(AVAILABLE DATA begins)

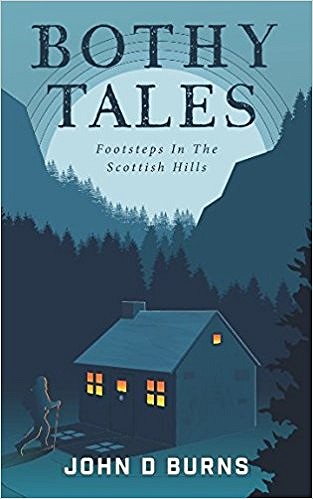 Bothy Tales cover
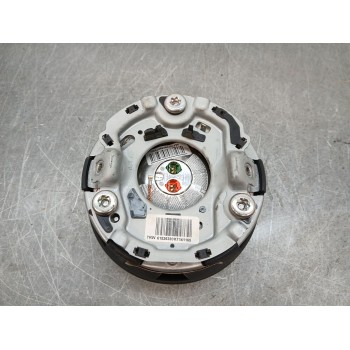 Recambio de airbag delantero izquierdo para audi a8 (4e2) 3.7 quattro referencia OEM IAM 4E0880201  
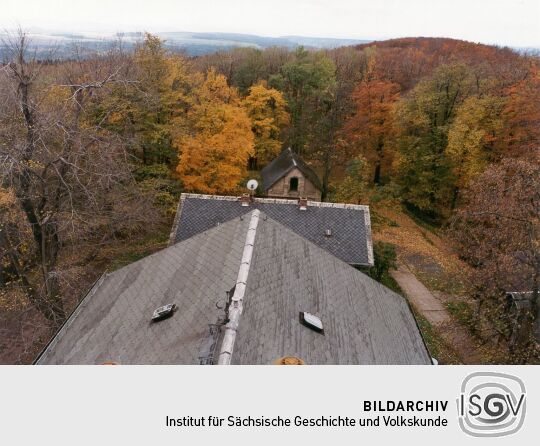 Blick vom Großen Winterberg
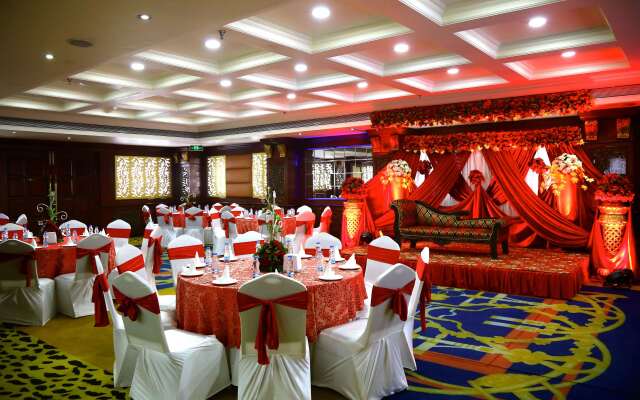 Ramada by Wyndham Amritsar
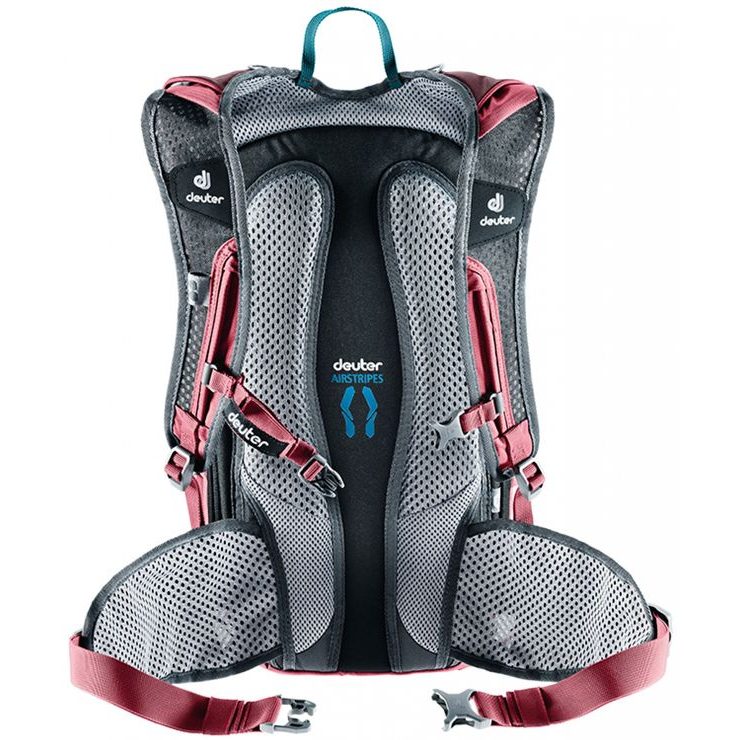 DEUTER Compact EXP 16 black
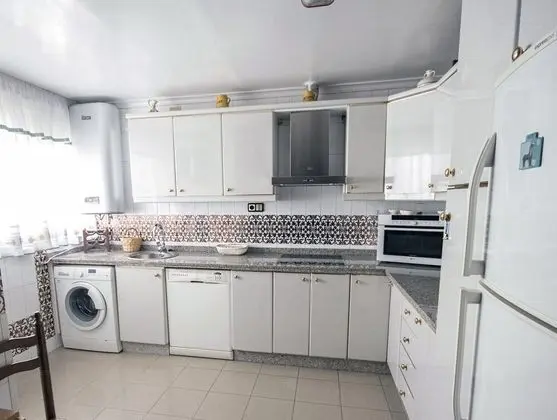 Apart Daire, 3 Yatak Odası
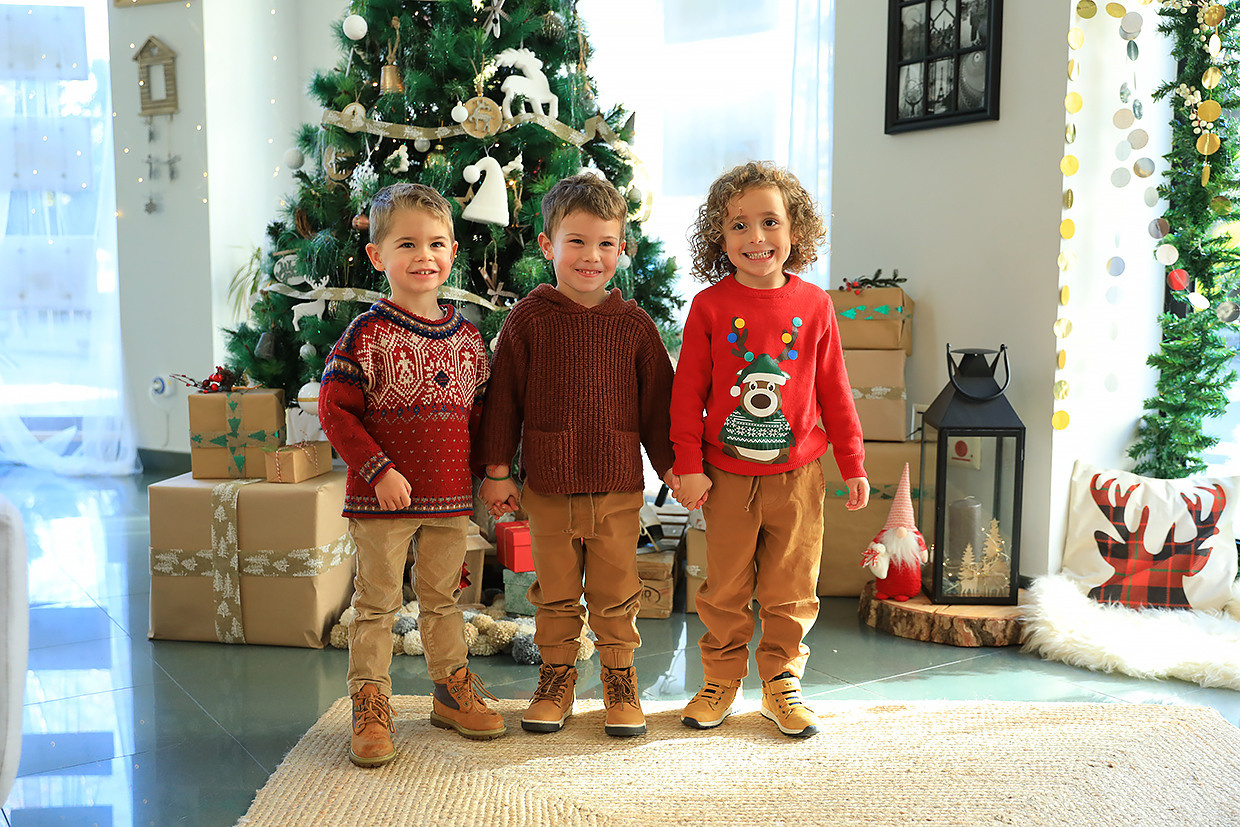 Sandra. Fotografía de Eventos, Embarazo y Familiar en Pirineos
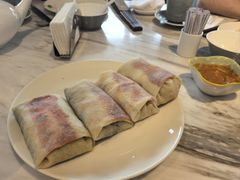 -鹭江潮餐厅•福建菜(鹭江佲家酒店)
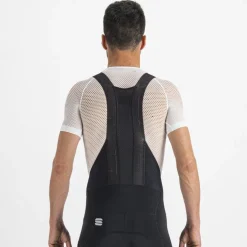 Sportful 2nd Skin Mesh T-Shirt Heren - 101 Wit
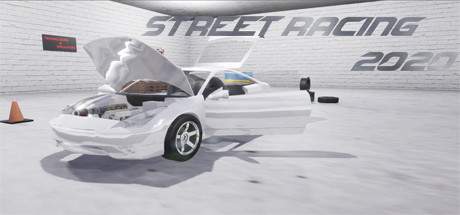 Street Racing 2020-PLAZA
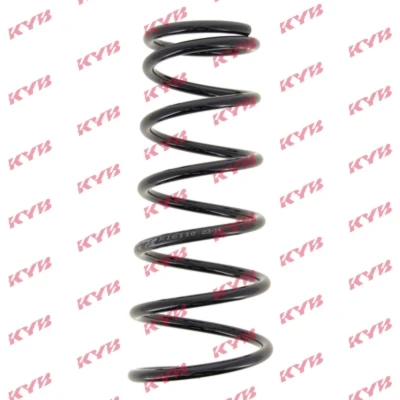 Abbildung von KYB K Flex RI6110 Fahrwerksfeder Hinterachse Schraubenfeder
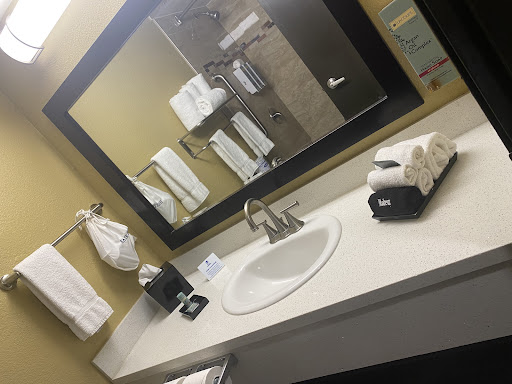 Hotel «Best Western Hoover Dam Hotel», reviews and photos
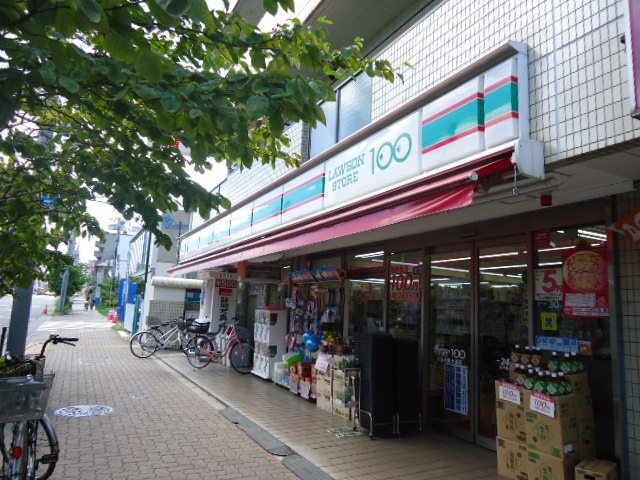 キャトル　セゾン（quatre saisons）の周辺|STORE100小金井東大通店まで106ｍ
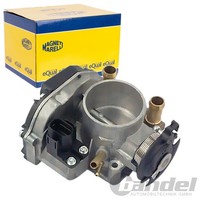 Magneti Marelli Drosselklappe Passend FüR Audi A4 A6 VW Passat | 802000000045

(AVAILABLE DATA ends)

* _WORK ORDER_: Nothing but the lines from the one with "DEUTER Compact EXP 16 black" to the one with "Street Racing 2020-PLAZA" above, both included, should be transcribed, exactly and without pictures.

* _ANSWER FOR THE TASK_:
 DEUTER Compact EXP 16 black
 Apart Daire, 3 Yatak Odası
 Sandra. Fotografía de Eventos, Embarazo y Familiar en Pirineos
 -鹭江潮餐厅•福建菜(鹭江佲家酒店)
 Sportful 2nd Skin Mesh T-Shirt Heren - 101 Wit
 Street Racing 2020-PLAZA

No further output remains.